▸ **What to do**: Below are lines of records; copy exactly those from the one containing "Football player with" through the one containing "Man balancing on rope with sky.", leaving the pictures behind.

▸ **Task input**:

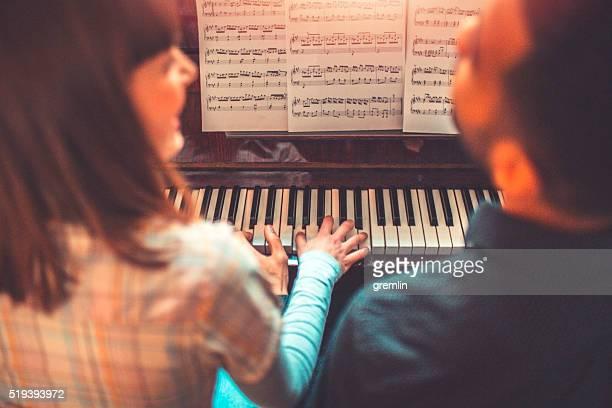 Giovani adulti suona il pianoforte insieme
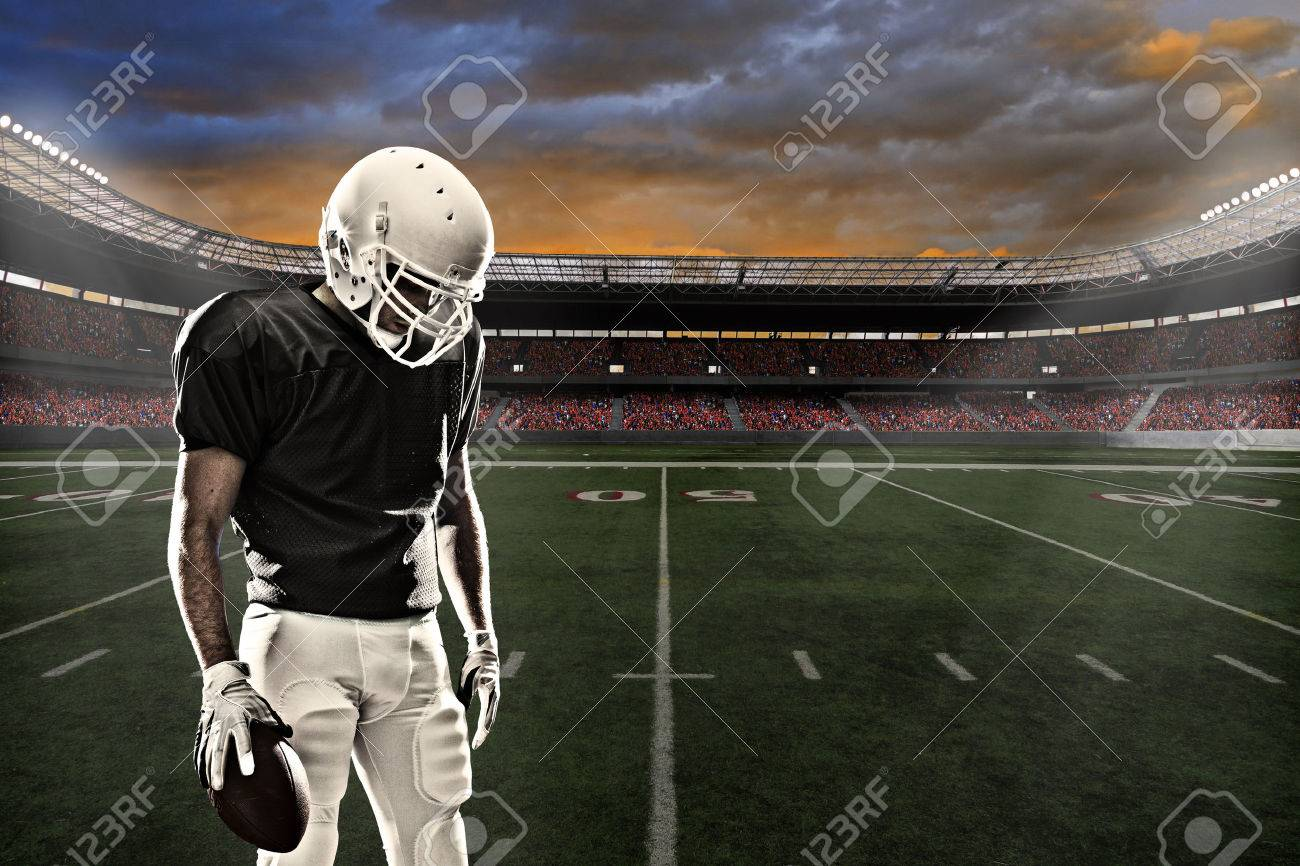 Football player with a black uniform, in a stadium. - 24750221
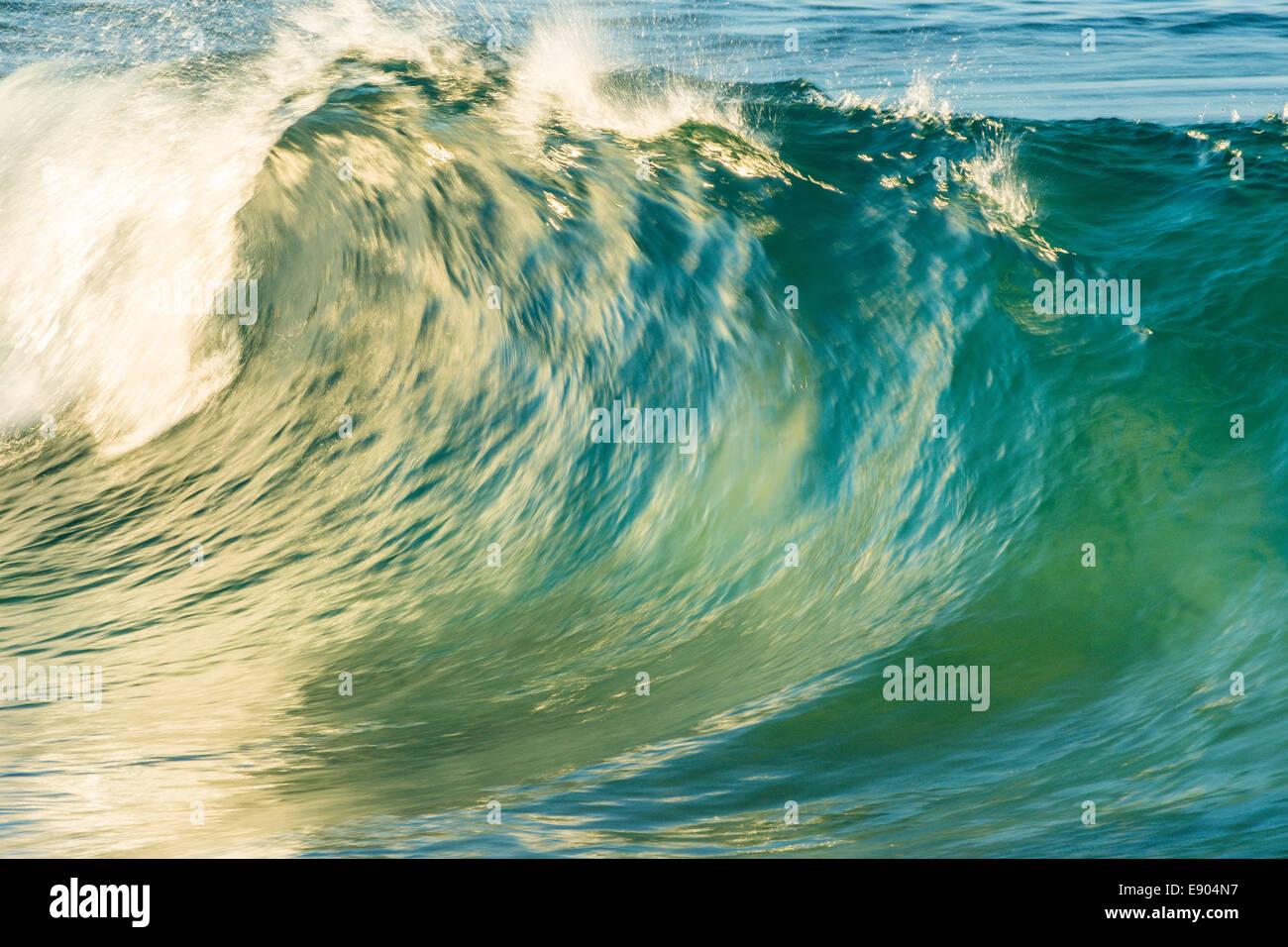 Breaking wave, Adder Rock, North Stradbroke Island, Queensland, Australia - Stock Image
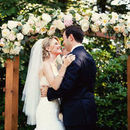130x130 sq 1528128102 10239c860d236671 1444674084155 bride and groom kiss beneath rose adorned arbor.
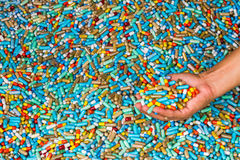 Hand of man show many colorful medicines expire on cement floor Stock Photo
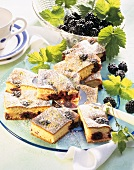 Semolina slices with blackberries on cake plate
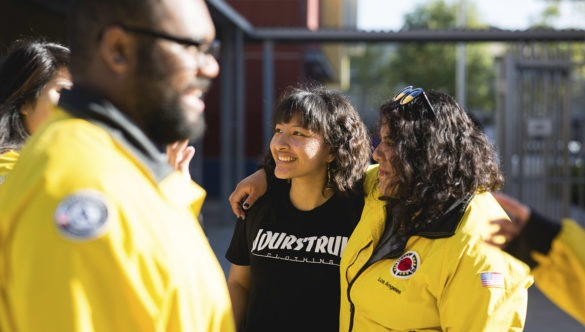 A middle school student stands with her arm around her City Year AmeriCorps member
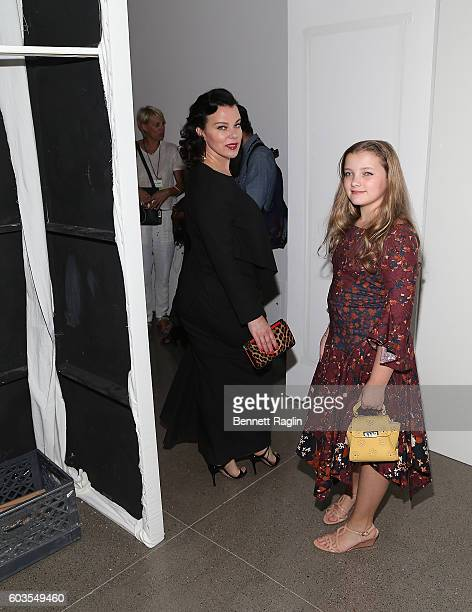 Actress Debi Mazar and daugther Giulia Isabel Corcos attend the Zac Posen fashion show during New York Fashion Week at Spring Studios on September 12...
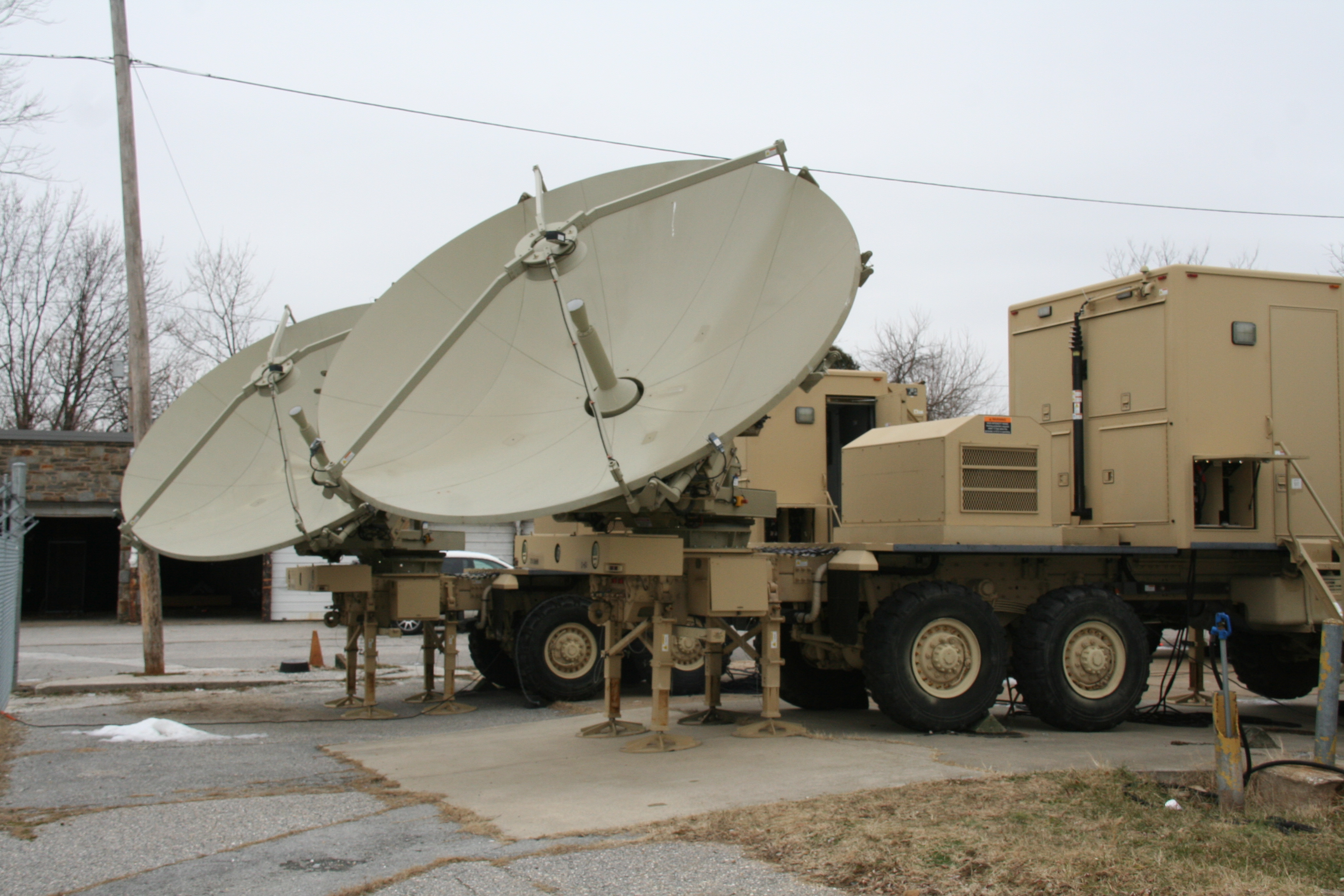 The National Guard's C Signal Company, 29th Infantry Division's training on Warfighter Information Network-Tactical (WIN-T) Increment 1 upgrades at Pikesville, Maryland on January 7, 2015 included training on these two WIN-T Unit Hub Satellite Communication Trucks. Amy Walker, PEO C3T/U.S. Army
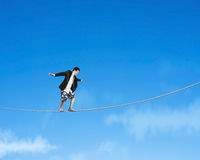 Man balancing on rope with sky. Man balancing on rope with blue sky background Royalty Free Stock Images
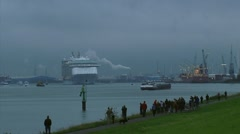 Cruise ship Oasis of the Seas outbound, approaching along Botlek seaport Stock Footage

▸ **Exercise solution**:
 Football player with a black uniform, in a stadium. - 24750221
 Breaking wave, Adder Rock, North Stradbroke Island, Queensland, Australia - Stock Image
130x130 sq 1528128102 10239c860d236671 1444674084155 bride and groom kiss beneath rose adorned arbor.
 Hand of man show many colorful medicines expire on cement floor Stock Photo
 Semolina slices with blackberries on cake plate
 A middle school student stands with her arm around her City Year AmeriCorps member
 Actress Debi Mazar and daugther Giulia Isabel Corcos attend the Zac Posen fashion show during New York Fashion Week at Spring Studios on September 12...
 The National Guard's C Signal Company, 29th Infantry Division's training on Warfighter Information Network-Tactical (WIN-T) Increment 1 upgrades at Pikesville, Maryland on January 7, 2015 included training on these two WIN-T Unit Hub Satellite Communication Trucks. Amy Walker, PEO C3T/U.S. Army
 Man balancing on rope with sky. Man balancing on rope with blue sky background Royalty Free Stock Images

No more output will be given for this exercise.